The semi-legendary Guhila ruler Bappa Rawal is also said to have repulsed an Arab invasion. Historian R. V. Somani theorizes that he was a part of an anti-Arab confederacy formed by Nagabhata.

=== Rashtrakuta invasion ===

Nagabhata appears to have been defeated by the Rashtrakuta ruler Dantidurga. According to the Rashtrakuta records, the ruler of Malava was among the kings defeated by Dantidurga. The Sanjan inscription of Dantidurga's descendant Amoghavarsha states that Dantidurga performed a religious ceremony at Ujjayini (Ujjain, the capital of Nagabhata). During this ceremony, the Lord of Gurjara (Gurjaresha) acted as a pratihara (door-keeper) of Dantidurga.

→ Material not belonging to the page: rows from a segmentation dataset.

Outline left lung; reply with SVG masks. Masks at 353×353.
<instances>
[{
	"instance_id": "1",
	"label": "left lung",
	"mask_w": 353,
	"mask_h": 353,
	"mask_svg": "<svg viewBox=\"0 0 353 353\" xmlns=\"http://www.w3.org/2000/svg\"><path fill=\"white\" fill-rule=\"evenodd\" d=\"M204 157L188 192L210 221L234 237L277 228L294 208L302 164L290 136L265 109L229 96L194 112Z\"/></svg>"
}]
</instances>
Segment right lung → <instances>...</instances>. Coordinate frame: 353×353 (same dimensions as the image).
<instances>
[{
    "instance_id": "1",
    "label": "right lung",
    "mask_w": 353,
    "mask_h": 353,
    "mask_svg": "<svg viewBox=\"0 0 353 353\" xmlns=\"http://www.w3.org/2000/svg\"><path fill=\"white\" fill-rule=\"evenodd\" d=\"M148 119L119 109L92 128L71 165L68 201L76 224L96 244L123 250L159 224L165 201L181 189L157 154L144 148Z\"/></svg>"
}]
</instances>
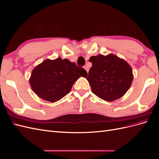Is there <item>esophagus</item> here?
<instances>
[{
	"mask_svg": "<svg viewBox=\"0 0 159 159\" xmlns=\"http://www.w3.org/2000/svg\"><path fill=\"white\" fill-rule=\"evenodd\" d=\"M84 69H85L86 71H87V72H88V71H89V68H88V67L87 66H84Z\"/></svg>",
	"mask_w": 159,
	"mask_h": 159,
	"instance_id": "obj_1",
	"label": "esophagus"
}]
</instances>
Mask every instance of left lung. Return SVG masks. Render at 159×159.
<instances>
[{
    "label": "left lung",
    "instance_id": "8db88e82",
    "mask_svg": "<svg viewBox=\"0 0 159 159\" xmlns=\"http://www.w3.org/2000/svg\"><path fill=\"white\" fill-rule=\"evenodd\" d=\"M92 66L87 80L91 91L107 102H113L125 93L133 79L131 66L113 54L91 56Z\"/></svg>",
    "mask_w": 159,
    "mask_h": 159
}]
</instances>
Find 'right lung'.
<instances>
[{
    "mask_svg": "<svg viewBox=\"0 0 159 159\" xmlns=\"http://www.w3.org/2000/svg\"><path fill=\"white\" fill-rule=\"evenodd\" d=\"M88 75L83 68L68 59H47L32 70L29 82L38 97L55 102L70 93L80 77Z\"/></svg>",
    "mask_w": 159,
    "mask_h": 159,
    "instance_id": "obj_1",
    "label": "right lung"
}]
</instances>
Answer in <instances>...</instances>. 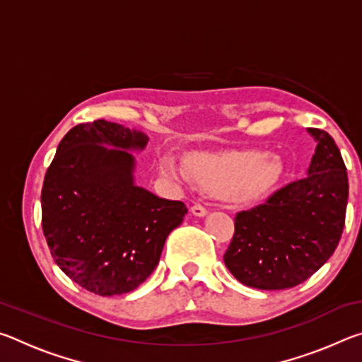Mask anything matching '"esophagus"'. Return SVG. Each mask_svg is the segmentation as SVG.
<instances>
[{
	"mask_svg": "<svg viewBox=\"0 0 362 362\" xmlns=\"http://www.w3.org/2000/svg\"><path fill=\"white\" fill-rule=\"evenodd\" d=\"M192 212H193V216H196V217H204V216H207V209L204 206H201V204H194L193 207H192Z\"/></svg>",
	"mask_w": 362,
	"mask_h": 362,
	"instance_id": "34e87169",
	"label": "esophagus"
}]
</instances>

The usage of the word pratihara seems to be a word play, suggesting that the Rashtrakuta king subdued the Gurjara-Pratihara king who was ruling Avanti at that time.

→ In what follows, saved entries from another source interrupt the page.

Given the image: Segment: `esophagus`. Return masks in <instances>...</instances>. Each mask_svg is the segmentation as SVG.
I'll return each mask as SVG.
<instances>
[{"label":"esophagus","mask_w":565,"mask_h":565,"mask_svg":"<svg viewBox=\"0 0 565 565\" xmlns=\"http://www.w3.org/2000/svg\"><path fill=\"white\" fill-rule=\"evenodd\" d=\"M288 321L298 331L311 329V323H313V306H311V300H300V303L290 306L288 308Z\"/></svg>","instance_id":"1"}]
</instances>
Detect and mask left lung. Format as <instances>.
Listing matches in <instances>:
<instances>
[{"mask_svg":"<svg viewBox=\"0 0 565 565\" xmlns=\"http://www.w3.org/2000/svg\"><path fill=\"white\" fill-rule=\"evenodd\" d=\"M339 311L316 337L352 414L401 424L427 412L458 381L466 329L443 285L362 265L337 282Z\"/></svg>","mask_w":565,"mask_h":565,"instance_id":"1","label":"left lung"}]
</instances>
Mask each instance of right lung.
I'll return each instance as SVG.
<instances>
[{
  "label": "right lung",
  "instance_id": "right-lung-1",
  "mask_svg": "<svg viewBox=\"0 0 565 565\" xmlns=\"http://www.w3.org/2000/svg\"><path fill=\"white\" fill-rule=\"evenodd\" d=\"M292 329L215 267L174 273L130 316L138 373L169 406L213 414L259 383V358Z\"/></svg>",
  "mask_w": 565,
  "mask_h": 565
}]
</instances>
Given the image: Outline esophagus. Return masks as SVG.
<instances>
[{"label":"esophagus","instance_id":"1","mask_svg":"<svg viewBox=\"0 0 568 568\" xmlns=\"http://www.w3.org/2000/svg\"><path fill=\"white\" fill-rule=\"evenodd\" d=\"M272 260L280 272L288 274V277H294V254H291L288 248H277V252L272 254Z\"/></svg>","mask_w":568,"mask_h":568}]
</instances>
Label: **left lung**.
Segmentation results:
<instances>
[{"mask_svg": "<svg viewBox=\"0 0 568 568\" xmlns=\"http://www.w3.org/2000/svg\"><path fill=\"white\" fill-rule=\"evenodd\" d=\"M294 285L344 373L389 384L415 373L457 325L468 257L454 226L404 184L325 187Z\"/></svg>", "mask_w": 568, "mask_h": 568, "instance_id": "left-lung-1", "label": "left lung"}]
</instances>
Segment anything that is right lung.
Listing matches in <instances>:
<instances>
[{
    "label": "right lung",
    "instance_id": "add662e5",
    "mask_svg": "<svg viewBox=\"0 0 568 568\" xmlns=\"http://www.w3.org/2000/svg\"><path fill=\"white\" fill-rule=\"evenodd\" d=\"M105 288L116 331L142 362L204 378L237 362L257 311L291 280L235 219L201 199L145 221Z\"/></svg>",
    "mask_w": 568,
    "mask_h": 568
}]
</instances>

=== Identification with Nagavaloka ===

The 756 CE Hansot inscription of a Chahamana ruler Bhartrvaddha records the grant of a village during the reign of his overlord Nagavaloka. D. R. Bhandarkar and other historians have identified Nagavolka with Nagabhata. If this assumption is true, it is possible that after the Rashtrakutas left, Nagabhata regained his power, and conquered the area around Bhrigukachchha (Bharuch), where a Chahamana branch ruled under his suzerainty. According to historian B. N. Puri, Nagabhata may have conquered this region from Chalukya feudatory Avanijanashraya Pulakeshin. Thus, besides Malwa, Nagabhata's kingdom may have comprised parts of present-day Gujarat and Rajasthan.

=== Other ===

The Ragholi copper-plate inscription of the Shaila dynasty ruler Jayavardhana states that his ancestor Prithuvardhana defeated a Gurjara ruler. R. C. Majumdar believed that the defeated ruler might have been Nagabhata. However, B. N. Puri disagrees with this theory, and believes that Prithuvardhana ruled around 694 CE, several years before Nagabhata's ascension.

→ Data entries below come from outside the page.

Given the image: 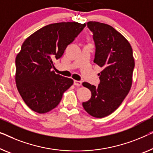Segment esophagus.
<instances>
[{"label": "esophagus", "mask_w": 153, "mask_h": 153, "mask_svg": "<svg viewBox=\"0 0 153 153\" xmlns=\"http://www.w3.org/2000/svg\"><path fill=\"white\" fill-rule=\"evenodd\" d=\"M81 84H82V82L81 81H76V80L74 81V85L80 86V85H81Z\"/></svg>", "instance_id": "34e87169"}]
</instances>
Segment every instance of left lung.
Here are the masks:
<instances>
[{"instance_id": "left-lung-1", "label": "left lung", "mask_w": 153, "mask_h": 153, "mask_svg": "<svg viewBox=\"0 0 153 153\" xmlns=\"http://www.w3.org/2000/svg\"><path fill=\"white\" fill-rule=\"evenodd\" d=\"M87 26L95 45L94 63L103 70L97 87L83 83L92 97L82 105L91 116L102 118L112 113L129 92L134 61L129 42L112 26L96 21L88 22Z\"/></svg>"}]
</instances>
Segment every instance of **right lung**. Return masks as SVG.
<instances>
[{"instance_id":"1","label":"right lung","mask_w":153,"mask_h":153,"mask_svg":"<svg viewBox=\"0 0 153 153\" xmlns=\"http://www.w3.org/2000/svg\"><path fill=\"white\" fill-rule=\"evenodd\" d=\"M85 27L76 22L50 24L23 42L15 61V79L22 99L33 111L42 114L54 109L73 84L72 79L51 69Z\"/></svg>"}]
</instances>
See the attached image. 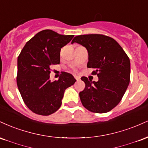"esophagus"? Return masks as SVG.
Segmentation results:
<instances>
[{"mask_svg":"<svg viewBox=\"0 0 148 148\" xmlns=\"http://www.w3.org/2000/svg\"><path fill=\"white\" fill-rule=\"evenodd\" d=\"M74 78L76 79V81H80V77L79 76H74Z\"/></svg>","mask_w":148,"mask_h":148,"instance_id":"1","label":"esophagus"}]
</instances>
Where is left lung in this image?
Masks as SVG:
<instances>
[{"label": "left lung", "mask_w": 148, "mask_h": 148, "mask_svg": "<svg viewBox=\"0 0 148 148\" xmlns=\"http://www.w3.org/2000/svg\"><path fill=\"white\" fill-rule=\"evenodd\" d=\"M74 42L87 49V67L95 69L92 74L99 78L96 82L81 77L86 84L85 89L79 92L83 106L94 113L111 111L121 101L130 84V58L114 39L106 35H78L72 44Z\"/></svg>", "instance_id": "obj_1"}]
</instances>
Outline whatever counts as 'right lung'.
Returning <instances> with one entry per match:
<instances>
[{"mask_svg": "<svg viewBox=\"0 0 148 148\" xmlns=\"http://www.w3.org/2000/svg\"><path fill=\"white\" fill-rule=\"evenodd\" d=\"M74 35H63L51 30L39 32L26 42L17 60L16 83L23 101L38 115L55 113L62 104L64 90L76 80L63 72L58 81H51L52 64H60V50Z\"/></svg>", "mask_w": 148, "mask_h": 148, "instance_id": "right-lung-1", "label": "right lung"}]
</instances>
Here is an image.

An inscription of Gallaka, a subordinate of Vatsaraja, in the year 795 regards Nagabhata I as the one who had acquired victory over the "invincible Gurjaras" and obtained fame. Thus, even though the dynasty is called Gurjara-Pratiharas, it is certain that the kings themselves were not from Gurjara tribe.

== Successors ==

Based on the identification of Nagabhata with Nagavaloka mentioned in the 756 CE Hansot inscription, Nagabhata appears to have ruled until around 760 CE. The Gwalior inscription suggests that he was succeeded by Kakustha and Devaraja, who were sons of his unnamed brother.